- [Given entries]:
※ ※ ※
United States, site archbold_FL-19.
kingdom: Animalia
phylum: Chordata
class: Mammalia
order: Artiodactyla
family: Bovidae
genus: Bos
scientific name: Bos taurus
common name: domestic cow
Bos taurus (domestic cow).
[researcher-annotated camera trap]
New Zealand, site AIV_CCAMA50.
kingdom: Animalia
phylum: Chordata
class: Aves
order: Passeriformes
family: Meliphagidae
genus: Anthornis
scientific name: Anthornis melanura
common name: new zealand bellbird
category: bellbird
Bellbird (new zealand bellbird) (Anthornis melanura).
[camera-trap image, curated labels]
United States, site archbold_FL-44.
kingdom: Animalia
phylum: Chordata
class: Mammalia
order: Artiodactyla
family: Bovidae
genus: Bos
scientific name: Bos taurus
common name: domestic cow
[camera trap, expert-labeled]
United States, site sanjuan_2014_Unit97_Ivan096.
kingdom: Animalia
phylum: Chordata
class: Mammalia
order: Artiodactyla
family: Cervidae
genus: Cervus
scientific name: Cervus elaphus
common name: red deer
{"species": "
※ ※ ※
- [Work order]:
What lines of the data include the word "United"? Copy each of them.

- [Completed task]:
United States, site archbold_FL-19.
United States, site archbold_FL-44.
United States, site sanjuan_2014_Unit97_Ivan096.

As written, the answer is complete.